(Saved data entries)
════════════════
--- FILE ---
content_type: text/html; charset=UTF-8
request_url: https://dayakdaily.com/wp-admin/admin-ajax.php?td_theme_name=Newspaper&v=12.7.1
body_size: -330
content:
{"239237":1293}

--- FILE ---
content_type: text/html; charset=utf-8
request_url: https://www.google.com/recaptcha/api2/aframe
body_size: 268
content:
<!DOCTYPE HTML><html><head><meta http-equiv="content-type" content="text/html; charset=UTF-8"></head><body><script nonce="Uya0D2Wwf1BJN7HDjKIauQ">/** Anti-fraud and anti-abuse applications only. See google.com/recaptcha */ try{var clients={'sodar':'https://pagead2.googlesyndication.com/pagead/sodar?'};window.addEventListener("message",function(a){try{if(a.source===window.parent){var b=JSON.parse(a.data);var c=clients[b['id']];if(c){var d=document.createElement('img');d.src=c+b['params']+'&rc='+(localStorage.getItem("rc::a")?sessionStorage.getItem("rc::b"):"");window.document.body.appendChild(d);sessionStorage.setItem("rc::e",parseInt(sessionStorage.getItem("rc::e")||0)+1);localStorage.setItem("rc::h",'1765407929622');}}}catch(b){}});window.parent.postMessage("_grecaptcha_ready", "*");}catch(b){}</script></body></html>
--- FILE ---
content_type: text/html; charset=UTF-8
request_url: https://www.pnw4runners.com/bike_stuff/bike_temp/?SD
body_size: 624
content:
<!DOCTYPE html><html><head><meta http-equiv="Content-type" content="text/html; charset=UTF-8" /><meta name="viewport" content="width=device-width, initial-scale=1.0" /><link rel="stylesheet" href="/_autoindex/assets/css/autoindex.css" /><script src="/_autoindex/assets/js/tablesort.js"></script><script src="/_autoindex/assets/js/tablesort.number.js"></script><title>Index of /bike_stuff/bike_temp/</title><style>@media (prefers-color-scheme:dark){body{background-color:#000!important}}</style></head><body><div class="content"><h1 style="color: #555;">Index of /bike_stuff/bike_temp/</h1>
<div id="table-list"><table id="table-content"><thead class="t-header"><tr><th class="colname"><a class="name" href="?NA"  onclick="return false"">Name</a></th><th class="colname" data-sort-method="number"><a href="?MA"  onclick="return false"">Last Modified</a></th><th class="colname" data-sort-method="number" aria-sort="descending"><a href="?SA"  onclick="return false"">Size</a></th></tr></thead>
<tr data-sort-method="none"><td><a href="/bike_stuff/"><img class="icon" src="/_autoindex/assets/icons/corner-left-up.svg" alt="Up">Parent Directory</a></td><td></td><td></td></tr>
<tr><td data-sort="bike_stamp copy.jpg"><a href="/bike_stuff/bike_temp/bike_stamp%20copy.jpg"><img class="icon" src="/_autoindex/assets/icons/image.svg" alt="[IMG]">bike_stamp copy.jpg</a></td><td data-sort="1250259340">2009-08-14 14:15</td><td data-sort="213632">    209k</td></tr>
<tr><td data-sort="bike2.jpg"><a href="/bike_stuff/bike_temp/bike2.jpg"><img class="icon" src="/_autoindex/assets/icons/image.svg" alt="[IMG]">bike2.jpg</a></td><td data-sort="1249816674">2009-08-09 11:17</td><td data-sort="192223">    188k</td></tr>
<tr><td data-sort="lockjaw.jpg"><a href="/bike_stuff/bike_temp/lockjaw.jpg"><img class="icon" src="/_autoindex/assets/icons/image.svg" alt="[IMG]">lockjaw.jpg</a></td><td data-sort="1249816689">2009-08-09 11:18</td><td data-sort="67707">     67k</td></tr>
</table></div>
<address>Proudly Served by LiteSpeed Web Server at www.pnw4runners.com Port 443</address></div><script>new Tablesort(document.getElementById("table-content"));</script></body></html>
════════════════
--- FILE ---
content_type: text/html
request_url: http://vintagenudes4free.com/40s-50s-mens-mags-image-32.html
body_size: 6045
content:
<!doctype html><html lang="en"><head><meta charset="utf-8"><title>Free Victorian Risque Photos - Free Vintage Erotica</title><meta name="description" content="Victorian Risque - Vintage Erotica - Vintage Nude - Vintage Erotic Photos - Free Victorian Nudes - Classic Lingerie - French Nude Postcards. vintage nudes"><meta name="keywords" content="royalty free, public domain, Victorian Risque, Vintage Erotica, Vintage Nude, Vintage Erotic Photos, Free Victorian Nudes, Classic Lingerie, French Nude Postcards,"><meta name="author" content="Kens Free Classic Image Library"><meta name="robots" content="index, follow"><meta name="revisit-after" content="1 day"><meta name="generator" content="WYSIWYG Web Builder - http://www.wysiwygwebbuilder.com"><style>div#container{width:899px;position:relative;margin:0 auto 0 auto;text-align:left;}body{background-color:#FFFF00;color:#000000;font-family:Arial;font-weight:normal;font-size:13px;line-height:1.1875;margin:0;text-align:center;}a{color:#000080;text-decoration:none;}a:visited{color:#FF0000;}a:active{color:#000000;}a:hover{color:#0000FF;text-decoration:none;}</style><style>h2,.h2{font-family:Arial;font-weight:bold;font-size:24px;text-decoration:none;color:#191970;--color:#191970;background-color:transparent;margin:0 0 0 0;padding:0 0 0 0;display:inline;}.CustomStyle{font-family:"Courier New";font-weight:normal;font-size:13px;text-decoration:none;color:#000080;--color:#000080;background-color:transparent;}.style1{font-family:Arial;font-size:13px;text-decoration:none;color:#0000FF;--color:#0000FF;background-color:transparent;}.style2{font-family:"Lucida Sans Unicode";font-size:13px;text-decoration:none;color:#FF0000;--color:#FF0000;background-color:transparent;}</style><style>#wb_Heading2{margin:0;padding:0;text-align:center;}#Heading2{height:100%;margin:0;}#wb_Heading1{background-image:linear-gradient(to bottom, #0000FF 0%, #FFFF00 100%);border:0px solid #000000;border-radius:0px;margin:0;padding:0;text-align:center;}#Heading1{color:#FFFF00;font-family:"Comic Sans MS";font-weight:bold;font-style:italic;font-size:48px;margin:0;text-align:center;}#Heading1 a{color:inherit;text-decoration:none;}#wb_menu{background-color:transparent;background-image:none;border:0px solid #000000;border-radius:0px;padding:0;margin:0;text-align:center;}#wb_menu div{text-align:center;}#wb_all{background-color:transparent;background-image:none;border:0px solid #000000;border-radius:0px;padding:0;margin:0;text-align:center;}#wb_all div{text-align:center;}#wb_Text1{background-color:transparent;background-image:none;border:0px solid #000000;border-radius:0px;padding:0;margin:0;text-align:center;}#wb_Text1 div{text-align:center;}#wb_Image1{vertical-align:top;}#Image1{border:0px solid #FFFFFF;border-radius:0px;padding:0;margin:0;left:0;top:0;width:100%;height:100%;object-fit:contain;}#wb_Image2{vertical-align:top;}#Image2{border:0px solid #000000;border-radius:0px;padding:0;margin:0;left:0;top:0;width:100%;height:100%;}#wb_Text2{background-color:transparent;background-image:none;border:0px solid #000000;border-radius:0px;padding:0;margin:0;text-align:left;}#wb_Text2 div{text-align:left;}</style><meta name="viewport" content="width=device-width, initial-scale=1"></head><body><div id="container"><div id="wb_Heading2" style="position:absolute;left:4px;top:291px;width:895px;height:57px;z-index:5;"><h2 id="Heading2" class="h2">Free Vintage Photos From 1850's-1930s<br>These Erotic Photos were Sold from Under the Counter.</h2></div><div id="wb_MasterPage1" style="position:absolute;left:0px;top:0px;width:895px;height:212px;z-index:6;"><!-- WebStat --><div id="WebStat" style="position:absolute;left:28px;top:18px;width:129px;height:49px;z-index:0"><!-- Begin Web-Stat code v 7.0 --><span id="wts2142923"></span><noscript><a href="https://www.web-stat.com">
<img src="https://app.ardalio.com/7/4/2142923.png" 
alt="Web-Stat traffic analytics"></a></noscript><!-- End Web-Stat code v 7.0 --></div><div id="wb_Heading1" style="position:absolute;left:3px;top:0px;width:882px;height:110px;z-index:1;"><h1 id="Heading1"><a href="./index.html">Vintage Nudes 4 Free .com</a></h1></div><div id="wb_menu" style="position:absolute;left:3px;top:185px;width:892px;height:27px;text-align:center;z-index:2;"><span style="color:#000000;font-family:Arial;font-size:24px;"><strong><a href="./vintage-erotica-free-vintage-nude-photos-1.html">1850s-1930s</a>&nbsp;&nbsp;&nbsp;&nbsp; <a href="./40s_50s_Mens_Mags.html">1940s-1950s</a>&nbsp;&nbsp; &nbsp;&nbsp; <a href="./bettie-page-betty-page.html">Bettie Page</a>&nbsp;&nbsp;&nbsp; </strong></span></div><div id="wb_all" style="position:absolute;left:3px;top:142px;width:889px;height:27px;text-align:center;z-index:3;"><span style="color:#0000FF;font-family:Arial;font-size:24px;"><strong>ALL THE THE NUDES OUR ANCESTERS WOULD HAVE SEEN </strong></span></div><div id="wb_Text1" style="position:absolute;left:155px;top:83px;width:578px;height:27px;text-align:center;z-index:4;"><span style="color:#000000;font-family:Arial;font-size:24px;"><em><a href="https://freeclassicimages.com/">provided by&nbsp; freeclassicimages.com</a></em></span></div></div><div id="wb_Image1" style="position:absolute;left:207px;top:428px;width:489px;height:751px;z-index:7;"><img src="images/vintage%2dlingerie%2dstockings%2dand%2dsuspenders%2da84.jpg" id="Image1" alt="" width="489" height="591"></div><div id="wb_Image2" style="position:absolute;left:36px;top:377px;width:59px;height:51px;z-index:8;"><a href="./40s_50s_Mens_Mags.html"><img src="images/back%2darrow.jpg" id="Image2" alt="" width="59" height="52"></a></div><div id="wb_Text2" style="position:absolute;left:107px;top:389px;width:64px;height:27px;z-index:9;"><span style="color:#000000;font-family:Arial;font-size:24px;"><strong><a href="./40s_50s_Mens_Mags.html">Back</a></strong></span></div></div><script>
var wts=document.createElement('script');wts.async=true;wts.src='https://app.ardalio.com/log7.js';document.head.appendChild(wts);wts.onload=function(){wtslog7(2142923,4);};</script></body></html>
════════════════
YOUR GOAL:
Give the count of lines in the data above that hold the string "ardalio", with no additional words.

RESULT OF THIS EXERCISE:
2